Segundo Bruxelas, e de acordo com a directiva 96/53/CE, os estados‑membros limítrofes apenas podem autorizar o cruzamento das fronteiras pelos “gigaliners” em três situações específicas: nos casos de transporte de cargas indivisíveis; quando os veículos que atravessam as fronteiras efectuem operações segundo uma abordagem modular (e desde que não afectem significativamente a concorrência internacional e se limitem ao território de dois estados-membros; e em viagens de teste (que devem fazer parte de um transporte local e ser limitadas no tempo).

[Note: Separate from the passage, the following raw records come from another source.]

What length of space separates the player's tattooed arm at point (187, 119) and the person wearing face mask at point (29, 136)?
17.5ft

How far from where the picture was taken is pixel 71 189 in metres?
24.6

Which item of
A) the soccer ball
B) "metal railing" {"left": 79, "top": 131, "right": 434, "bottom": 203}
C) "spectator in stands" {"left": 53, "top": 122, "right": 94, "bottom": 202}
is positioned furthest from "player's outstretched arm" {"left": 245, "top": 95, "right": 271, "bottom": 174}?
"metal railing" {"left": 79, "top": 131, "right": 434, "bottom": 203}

A Comissão Europeia lembra ainda que não deve haver discriminação entre transportadores de mercadorias do estado-membro em causa e de outros estados-membros. E que as excepções não podem transformar-se em regra.

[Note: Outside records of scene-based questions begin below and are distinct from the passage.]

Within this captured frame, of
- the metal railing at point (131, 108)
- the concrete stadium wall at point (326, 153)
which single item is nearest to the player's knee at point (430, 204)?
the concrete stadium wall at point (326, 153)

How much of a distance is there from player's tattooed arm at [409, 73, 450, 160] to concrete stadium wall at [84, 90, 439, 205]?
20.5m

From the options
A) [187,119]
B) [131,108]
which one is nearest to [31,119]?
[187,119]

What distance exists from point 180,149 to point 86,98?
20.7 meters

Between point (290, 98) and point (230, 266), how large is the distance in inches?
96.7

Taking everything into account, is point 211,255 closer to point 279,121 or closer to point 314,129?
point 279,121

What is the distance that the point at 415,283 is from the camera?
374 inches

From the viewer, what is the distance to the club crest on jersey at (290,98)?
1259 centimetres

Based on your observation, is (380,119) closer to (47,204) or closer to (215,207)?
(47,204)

No esclarecimento entregue ao presidente do Comité de Transportes do Parlamento Europeu, Siim Kallas sublinha que cada estado-membro pode decidir autorizar ou não a utilização de veículos mais longos no seu território, de acordo com as circunstâncias e preocupações locais. Em linha com o princípio da subsidiariedade.

A Comissão anuncia para o fim do ano corrente a apresentação de alterações à directiva 96/53, designadamente no que respeita à concepção das cabinas e à aerodinâmica dos veículos pesados), mas recusa que esteja a preparar uma nova política sobre a matéria.

Ainda assim, será esse o momento para o Parlamento Europeu propor, se assim o entender, alterações às regras sobre a utilização transnacional dos mega-camiões.

Actualmente os camiões modulares são autorizados na Finlândia e na Suécia, estando em fase de testes na Dinamarca, Holanda e em alguns estados da Alemanha.